The plan, unveiled by Sir Keir Starmer before his last scheduled set‑piece foreign event as PM – the Nato summit in Ankara – was intended to spare Burnham from having to front up its publication himself. But the numbers point to a big gap the next government will need to fill this autumn. Already, finding another £5bn from existing budgets could prompt plenty more backbench gnashing of teeth.
“Andy Burnham faces a £4.7bn bill to fund Starmer's defence plan amid warnings of shortfalls and tough trade-offs.”
Sir Keir was in a reflective mood as he took public ownership of the DIP, keeping a promise to have it published before the summit. Heading to Ankara without it would have heaped further embarrassment on a man already en route to the fire exit of leadership. But, as he put it, “there will always be those who say, whatever the sum is frankly, it is not enough”. He acknowledged the plan marked the “end of my journey” and he would “depart the stage… knowing we have left this country in a better state than we got it”.
Not everyone agrees. Sir Ben Wallace, a former defence secretary, said the DIP felt like an attempt to “give Sir Keir a leaving present”. “But if you start unpicking the facts and the hard figures, almost nothing has changed,” he added.
The truth is that military budgets will be well short of the UK’s Nato commitments by the end of the decade – a shortfall European allies and a combustible White House are likely to notice. Squeezing other departments is one option, but raising taxes would be fraught and the headroom for extra borrowing is limited. Another is to abandon Britain’s residual ambitions to be more than a regional power, though allies are not keen for the UK to take that route.
Compounding the challenge, Dan Jarvis, the new defence secretary, said on Tuesday that 47 out of 49 major projects were delayed or over budget. At the heart of the plan is a massive investment in nuclear, which already accounts for 20% of the entire defence budget and is rising to 25% as modernisation continues. A total of £47bn is being spent on nuclear submarines, principally Dreadnought boats to replace the ageing Trident‑carrying Vanguards, whose crews now endure record‑breaking patrols of six months or more. Yet, as the public accounts committee complained in June, the nuclear programme has been subject to limited scrutiny by parliament because it is considered too sensitive.

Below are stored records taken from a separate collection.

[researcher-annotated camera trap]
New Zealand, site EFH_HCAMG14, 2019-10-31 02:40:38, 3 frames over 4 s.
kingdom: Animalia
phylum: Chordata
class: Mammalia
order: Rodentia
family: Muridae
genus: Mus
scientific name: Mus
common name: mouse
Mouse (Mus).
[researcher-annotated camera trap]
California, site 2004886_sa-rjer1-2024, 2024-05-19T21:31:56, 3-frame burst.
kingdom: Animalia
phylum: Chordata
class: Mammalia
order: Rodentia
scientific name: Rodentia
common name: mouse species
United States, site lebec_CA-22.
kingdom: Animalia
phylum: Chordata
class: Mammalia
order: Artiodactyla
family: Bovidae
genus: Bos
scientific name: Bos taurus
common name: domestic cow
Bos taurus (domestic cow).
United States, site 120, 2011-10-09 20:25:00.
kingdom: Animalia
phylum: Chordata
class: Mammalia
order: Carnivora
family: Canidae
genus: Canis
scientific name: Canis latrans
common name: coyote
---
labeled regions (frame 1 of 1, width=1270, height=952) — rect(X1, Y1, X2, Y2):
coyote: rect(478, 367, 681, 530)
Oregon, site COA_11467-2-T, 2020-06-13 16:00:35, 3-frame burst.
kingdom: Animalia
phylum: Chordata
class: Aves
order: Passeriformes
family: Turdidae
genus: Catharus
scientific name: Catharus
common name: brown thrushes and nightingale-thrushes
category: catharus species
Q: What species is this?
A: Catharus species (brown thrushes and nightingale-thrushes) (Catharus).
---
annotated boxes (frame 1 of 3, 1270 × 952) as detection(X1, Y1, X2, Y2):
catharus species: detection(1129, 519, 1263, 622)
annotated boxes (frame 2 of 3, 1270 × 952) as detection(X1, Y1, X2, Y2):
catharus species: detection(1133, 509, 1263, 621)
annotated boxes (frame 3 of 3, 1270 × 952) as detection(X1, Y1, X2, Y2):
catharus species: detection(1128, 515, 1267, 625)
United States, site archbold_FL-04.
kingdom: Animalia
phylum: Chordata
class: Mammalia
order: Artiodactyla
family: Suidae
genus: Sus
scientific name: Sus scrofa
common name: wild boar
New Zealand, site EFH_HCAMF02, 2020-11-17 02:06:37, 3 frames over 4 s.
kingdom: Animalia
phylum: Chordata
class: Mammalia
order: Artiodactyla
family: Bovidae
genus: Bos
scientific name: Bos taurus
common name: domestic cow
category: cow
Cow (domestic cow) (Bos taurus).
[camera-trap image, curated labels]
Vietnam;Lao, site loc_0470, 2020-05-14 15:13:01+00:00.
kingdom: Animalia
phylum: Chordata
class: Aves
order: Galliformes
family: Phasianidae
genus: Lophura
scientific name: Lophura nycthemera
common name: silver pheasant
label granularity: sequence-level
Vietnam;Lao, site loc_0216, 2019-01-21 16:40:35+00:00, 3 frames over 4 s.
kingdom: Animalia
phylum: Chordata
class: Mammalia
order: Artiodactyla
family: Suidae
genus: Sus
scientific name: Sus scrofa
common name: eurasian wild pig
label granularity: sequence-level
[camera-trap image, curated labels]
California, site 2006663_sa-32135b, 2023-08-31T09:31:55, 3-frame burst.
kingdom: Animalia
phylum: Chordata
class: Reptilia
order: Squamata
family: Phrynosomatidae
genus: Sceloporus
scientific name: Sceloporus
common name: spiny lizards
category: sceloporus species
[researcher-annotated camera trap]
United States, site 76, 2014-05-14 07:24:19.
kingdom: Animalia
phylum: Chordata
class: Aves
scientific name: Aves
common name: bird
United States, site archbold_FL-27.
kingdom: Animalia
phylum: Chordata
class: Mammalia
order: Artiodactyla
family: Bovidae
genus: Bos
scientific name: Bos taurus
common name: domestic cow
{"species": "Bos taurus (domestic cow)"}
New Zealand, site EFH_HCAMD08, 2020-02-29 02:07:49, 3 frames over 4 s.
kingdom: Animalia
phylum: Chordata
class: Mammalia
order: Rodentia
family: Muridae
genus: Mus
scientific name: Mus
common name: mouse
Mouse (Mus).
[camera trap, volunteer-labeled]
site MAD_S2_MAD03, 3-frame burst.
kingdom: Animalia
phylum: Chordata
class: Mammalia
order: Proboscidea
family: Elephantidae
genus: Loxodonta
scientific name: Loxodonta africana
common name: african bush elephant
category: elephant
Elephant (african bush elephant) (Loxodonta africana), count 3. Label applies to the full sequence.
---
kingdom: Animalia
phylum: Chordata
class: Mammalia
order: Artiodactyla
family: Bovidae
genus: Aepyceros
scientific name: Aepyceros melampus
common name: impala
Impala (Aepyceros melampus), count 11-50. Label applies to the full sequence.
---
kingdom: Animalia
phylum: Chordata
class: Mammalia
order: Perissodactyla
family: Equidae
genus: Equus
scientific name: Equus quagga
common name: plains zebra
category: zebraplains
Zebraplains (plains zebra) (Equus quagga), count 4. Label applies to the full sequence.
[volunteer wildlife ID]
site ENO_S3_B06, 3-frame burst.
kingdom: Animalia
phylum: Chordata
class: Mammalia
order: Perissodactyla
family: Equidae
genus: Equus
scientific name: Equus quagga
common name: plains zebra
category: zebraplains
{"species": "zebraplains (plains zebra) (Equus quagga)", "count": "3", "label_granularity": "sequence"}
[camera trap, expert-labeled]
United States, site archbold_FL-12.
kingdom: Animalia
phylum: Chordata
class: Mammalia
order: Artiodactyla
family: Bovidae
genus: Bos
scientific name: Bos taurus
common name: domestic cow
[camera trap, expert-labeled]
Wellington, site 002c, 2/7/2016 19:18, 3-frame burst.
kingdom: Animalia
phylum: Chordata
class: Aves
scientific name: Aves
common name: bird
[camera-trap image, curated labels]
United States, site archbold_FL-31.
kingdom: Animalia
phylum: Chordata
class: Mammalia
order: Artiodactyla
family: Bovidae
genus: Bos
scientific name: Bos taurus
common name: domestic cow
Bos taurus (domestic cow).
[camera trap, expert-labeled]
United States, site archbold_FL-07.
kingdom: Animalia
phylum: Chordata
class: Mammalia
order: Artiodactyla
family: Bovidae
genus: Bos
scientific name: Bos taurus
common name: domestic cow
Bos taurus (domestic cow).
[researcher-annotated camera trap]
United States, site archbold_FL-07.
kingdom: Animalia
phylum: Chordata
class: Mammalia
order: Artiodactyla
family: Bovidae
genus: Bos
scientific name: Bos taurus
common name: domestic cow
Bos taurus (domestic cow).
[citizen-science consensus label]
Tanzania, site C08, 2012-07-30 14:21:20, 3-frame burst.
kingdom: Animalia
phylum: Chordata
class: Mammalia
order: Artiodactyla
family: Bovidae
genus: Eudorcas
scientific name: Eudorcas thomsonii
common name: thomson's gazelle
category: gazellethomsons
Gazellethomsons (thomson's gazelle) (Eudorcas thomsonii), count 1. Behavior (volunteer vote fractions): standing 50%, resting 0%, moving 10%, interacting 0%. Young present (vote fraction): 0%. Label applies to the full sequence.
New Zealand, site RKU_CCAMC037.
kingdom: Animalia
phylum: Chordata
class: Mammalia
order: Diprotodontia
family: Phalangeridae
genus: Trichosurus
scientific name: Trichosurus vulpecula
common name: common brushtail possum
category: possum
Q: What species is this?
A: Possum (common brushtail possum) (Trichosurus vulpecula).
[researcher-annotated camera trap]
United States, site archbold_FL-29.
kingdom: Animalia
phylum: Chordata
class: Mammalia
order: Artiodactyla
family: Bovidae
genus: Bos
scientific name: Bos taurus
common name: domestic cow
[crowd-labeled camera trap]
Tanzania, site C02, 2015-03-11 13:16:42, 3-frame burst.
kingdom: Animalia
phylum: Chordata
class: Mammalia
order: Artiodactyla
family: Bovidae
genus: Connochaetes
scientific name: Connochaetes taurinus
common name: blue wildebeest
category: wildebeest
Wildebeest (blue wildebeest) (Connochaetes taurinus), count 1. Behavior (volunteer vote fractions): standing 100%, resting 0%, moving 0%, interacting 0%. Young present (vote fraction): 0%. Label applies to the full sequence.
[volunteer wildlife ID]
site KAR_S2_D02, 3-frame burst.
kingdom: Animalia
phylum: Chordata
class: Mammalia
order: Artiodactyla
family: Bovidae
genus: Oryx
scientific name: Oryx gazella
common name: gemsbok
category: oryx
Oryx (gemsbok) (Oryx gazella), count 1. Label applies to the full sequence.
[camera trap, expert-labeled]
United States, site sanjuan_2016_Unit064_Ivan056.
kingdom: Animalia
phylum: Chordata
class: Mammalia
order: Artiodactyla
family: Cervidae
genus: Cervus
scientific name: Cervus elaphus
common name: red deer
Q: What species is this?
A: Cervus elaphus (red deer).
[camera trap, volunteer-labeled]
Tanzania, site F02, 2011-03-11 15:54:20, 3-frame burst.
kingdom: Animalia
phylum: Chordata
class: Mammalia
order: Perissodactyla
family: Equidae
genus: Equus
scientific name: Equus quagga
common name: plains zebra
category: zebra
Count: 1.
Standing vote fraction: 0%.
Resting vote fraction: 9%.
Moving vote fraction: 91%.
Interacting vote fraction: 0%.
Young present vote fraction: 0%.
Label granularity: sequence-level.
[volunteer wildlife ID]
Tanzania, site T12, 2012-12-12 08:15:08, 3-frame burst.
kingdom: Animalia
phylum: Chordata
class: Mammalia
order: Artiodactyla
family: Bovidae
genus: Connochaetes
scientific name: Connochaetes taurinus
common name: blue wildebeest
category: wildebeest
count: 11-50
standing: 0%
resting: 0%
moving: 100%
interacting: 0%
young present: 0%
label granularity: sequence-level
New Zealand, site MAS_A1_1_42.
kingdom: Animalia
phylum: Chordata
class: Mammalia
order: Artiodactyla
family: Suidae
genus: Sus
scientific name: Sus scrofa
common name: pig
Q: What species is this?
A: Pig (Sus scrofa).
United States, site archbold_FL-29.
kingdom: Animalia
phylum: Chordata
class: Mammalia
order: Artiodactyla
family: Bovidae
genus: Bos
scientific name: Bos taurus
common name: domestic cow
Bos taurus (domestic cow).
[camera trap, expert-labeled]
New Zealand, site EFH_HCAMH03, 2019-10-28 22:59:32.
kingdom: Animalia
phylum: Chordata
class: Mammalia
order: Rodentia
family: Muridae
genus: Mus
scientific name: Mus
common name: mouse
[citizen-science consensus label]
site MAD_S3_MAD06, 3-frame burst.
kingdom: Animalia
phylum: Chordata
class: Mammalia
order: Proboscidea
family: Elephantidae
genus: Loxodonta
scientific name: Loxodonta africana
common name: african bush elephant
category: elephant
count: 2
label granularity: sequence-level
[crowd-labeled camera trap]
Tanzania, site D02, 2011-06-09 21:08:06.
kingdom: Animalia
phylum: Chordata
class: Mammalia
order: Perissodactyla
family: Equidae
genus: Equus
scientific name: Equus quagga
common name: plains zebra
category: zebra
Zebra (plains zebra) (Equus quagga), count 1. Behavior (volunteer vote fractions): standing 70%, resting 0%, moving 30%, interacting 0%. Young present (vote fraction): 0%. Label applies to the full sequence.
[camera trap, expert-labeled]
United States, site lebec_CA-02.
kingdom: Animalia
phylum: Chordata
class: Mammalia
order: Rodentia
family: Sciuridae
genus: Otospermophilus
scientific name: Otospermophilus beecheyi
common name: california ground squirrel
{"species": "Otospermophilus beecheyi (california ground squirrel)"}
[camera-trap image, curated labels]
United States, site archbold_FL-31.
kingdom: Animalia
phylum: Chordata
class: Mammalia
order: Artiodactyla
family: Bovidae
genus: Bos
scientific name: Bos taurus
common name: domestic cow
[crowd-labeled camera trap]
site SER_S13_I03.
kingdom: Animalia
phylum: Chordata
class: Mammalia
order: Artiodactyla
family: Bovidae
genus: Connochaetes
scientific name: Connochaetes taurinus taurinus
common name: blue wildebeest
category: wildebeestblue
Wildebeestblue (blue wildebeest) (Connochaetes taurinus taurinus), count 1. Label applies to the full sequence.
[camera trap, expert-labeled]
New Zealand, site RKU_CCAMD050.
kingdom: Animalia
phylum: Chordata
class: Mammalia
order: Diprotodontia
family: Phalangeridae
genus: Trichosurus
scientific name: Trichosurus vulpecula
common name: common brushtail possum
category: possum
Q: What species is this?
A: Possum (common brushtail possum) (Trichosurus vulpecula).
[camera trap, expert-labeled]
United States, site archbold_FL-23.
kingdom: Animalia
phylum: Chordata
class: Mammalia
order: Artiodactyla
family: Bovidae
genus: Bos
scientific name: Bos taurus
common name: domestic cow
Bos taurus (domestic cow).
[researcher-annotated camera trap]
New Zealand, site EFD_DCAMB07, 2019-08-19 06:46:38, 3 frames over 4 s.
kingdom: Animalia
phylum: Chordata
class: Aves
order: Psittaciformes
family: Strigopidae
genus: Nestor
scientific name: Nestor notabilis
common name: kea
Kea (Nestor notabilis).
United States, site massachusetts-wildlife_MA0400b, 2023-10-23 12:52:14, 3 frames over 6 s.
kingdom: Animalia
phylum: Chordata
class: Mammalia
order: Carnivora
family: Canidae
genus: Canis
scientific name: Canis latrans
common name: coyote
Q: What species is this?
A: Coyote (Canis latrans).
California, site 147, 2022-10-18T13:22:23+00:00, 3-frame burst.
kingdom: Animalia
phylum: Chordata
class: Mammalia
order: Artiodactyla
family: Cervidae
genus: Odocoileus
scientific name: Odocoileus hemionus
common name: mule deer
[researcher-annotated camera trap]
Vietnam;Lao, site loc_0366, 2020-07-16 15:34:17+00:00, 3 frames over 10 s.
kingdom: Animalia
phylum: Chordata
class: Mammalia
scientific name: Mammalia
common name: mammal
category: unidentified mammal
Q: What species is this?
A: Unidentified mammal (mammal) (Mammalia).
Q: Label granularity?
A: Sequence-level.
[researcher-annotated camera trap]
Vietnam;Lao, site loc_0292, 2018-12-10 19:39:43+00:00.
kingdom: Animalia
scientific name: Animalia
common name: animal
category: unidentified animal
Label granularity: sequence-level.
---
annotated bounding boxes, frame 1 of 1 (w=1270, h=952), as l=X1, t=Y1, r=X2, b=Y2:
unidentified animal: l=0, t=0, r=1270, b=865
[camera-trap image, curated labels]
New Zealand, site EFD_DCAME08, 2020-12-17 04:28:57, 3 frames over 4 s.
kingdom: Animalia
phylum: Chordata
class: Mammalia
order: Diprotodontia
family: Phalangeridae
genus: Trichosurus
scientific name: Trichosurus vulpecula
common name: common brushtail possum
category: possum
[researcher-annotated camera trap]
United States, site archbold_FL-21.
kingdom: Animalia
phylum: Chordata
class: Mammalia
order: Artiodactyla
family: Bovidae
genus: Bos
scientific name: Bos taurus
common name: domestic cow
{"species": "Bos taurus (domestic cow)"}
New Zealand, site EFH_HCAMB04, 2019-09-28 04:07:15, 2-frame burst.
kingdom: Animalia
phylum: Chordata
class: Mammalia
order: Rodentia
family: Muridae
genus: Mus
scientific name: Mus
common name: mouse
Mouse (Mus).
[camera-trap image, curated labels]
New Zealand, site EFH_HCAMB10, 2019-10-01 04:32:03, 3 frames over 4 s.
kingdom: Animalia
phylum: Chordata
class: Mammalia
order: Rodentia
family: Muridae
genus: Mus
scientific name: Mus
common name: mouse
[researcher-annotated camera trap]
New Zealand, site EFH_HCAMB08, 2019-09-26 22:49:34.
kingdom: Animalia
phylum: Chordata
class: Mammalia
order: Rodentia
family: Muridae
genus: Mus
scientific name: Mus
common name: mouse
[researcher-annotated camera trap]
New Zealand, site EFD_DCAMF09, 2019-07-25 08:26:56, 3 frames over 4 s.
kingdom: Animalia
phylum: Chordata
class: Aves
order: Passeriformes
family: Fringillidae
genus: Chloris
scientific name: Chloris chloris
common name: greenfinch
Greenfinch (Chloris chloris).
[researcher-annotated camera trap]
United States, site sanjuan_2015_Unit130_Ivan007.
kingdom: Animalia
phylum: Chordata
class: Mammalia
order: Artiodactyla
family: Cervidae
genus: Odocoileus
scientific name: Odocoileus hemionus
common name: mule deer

The reckoning came after it emerged late last year that the Ministry of Defence’s sprawling ambition was £28bn underfunded – prompting months of bitter ministerial wrangling. Labour ministers are right to say their Conservative predecessors left behind a funding mess, while increasing commitments by extending support to Ukraine and signing up to develop nuclear‑powered submarines with Australia and the US, and fighter jets with Japan and Italy.
Defence Minister Luke Pollard told the BBC there had been “regular talks between Downing Street and Andy’s team about the defence investment plan”. For now, Burnham has not commented on the DIP. But as one prime minister departs and another prepares to move in, the brutal arithmetic of defence spending is unlikely to get any easier.